New research helps pinpoint a cognitive biomarker found in both humans and rodents

Scientists have identified a pattern of brain activity that appears to be an electrophysiological marker of sensitivity to reward in both mice and humans. The findings, published in Psychopharmacologyhelp translate animal models of cognitive processes to humans.

“The vast majority of animal testing cannot be translated to humans. A big problem is that the measures we use to assess things like drug response rely on behavioral changes with very low confidence,” explains study author Jim Cavanagh, an associate professor at the University of New Mexico and director of the University of New Mexico. Cognitive Rhythms and Computation Lab.

“Rodents are so different from humans that we know this provides only weak evidence. So why not go straight to the source and look at similar responses from the brain system? Well, the answer is that – it’s hard! But here we used a novel approach and a theoretical perspective – taking findings of human brain activities that are well associated with behavior, seeing if these are present in mice, and then seeing if these similar biomarkers respond in a similar way to things like drug challenge. .”

The researchers were particularly interested in a pattern of electrical brain activity known as reward positivity, which is seen in response to receiving a reward. A greater reward positivity signal reflects an improved brain response to reward. Previous research has shown that abnormal positive responses to rewards are associated with depression and other mental illnesses.

In their new double-blind, randomized, placebo-controlled study, Cavanagh and colleagues had 23 people and 28 mice perform probabilistic learning tasks while using electroencephalography, or EEG, to record their brain activity. They found that the stimulant amphetamine increased positive responses to rewards in both humans and mice. The researchers observed “comparable sensitivity of both species to increasing doses of d-amphetamine, demonstrating pharmacological predictive validity for this biomarker of reward sensitivity.”

“Formerly separate areas of neuroscience are formally merging to better address important brain health issues,” Cavanagh told PsyPost. “It’s hard work to make isolated fields work together, but it’s worth it. We want to make better use of animal models and directly apply those findings to inform individualized clinical outcomes in mental health.”

Cavanagh also noted that developing behavioral tasks that can be performed by both humans and mice is not an easy undertaking.
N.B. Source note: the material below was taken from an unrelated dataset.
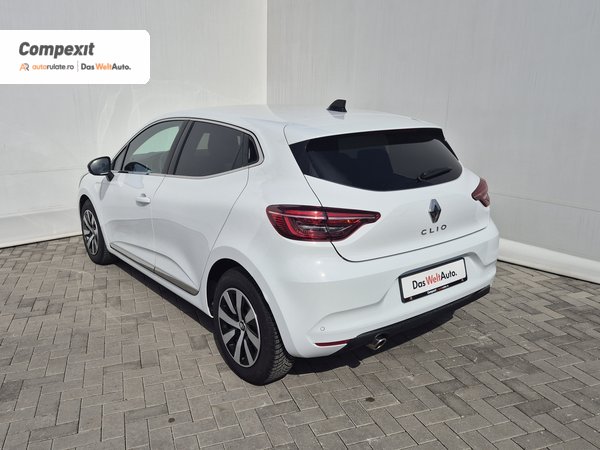 Renault Clio Techno  TCE 1.0i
“There are so many warnings, speed bumps and roadblocks. But we tackle them all quickly. The main problem is that we need tasks where mice and humans perform them somewhat in the same way. If this sounds difficult, then you’re right,” explained the researcher.
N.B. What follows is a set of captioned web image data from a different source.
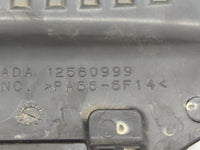 2007 Chevrolet Silverado 1500 Classic Engine Cover - Oemusedautoparts1.com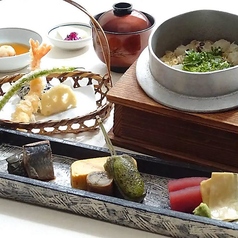 京やさい料理 接方来 京都タワー店のおすすめランチ1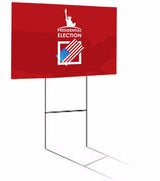 Yard Signs - 18'' x 24'' - The Lemon Print & Design Studio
“We started with similar touchscreen interfaces in both species. Then moved on to similar types of task complexity and demands. We finally developed some techniques to reliably elicit the same cognitive process in mice and humans and record the outcome. Each of these desired results took a lot of work to fine-tune, but our ongoing work is already stronger than what we just published, showing how fast this learning curve has been.”

The efforts could lead to important advances in our understanding of the brain and new treatments for mental illness.
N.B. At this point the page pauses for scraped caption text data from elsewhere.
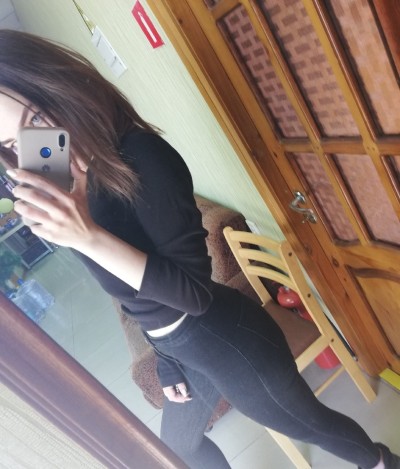 Лиза, Г. Шарья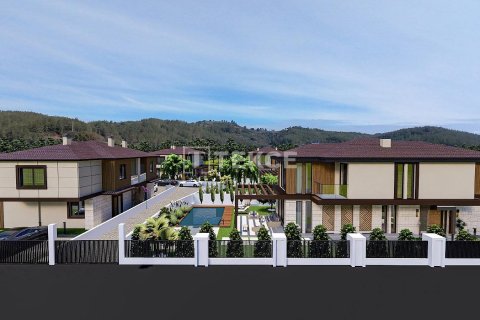 Villa 4+1 Muğla, Türkiye №194096 - 5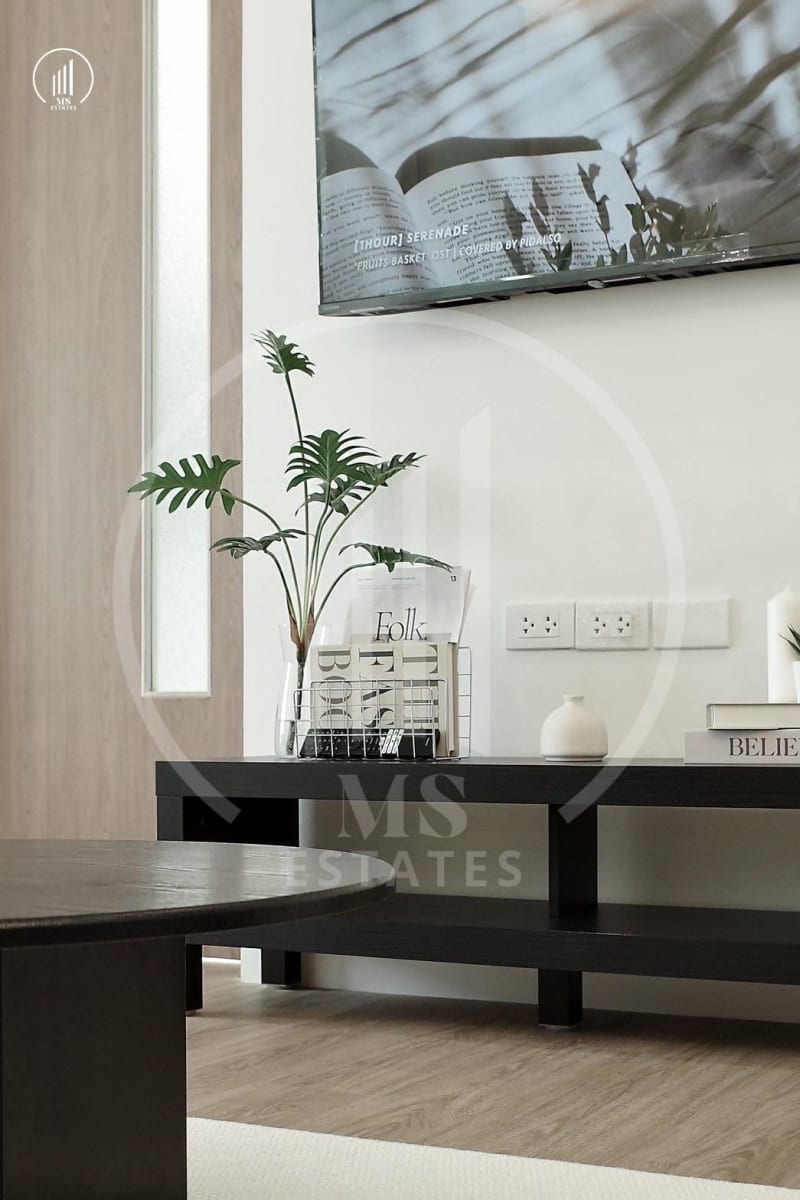 Image of the Listing The Light Suanluang Condominium - CSMP3048 in Phuket Town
“This kind of work takes a lot of time, effort and money. Collaboration between laboratories was critical and support from the NIMH was essential. However, we are making great progress and we have many ongoing studies and improvements planned in the near future,” said Cavanagh.

“Soon we want to see if antidepressants amplify this reward biomarker signal in mice. This would be a test of why antidepressants work, and this could hopefully inform which people certain antidepressants work best for. This is an amalgamation of couch-to-bed translation and personalized medicine – and the whole thing would be very cheap to use in a clinical setting.”

The study, “Amphetamine alters an EEG marker of reward processing in humans and mice,” is authored by James F. Cavanagh, Sarah L. Olguin, Jo A. Talledo, Juliana E. Kotz, Benjamin Z. Roberts, John A. Nungaray , Joyce Sprock, David Gregg, Savita G. Bhakta, Gregory A. Light, Neal R. Swerdlow, Jared W. Young, and Jonathan L. Brigman.